Assignment
Go through the records below and copy out every line that contains the word "halaman".

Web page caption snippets
*** Block opens ***
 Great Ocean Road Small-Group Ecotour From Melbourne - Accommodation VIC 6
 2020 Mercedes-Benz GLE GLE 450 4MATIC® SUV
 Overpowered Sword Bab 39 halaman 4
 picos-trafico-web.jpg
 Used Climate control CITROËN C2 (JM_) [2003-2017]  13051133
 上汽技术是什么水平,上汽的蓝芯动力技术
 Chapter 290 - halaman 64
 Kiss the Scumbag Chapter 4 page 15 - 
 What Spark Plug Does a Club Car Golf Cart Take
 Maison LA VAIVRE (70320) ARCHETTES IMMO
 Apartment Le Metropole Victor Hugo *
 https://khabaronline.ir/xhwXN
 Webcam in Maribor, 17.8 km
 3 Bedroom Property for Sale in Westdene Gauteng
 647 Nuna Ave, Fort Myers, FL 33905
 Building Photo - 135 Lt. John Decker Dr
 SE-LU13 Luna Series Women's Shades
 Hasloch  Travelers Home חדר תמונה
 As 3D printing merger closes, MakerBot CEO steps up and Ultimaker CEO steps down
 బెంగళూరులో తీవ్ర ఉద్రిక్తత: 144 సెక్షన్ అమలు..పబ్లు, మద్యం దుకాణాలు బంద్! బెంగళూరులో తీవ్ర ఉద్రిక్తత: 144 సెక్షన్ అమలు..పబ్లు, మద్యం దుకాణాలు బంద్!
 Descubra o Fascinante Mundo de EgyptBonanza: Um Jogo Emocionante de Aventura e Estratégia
*** Block closes ***
Answer to this problem
 Overpowered Sword Bab 39 halaman 4
 Chapter 290 - halaman 64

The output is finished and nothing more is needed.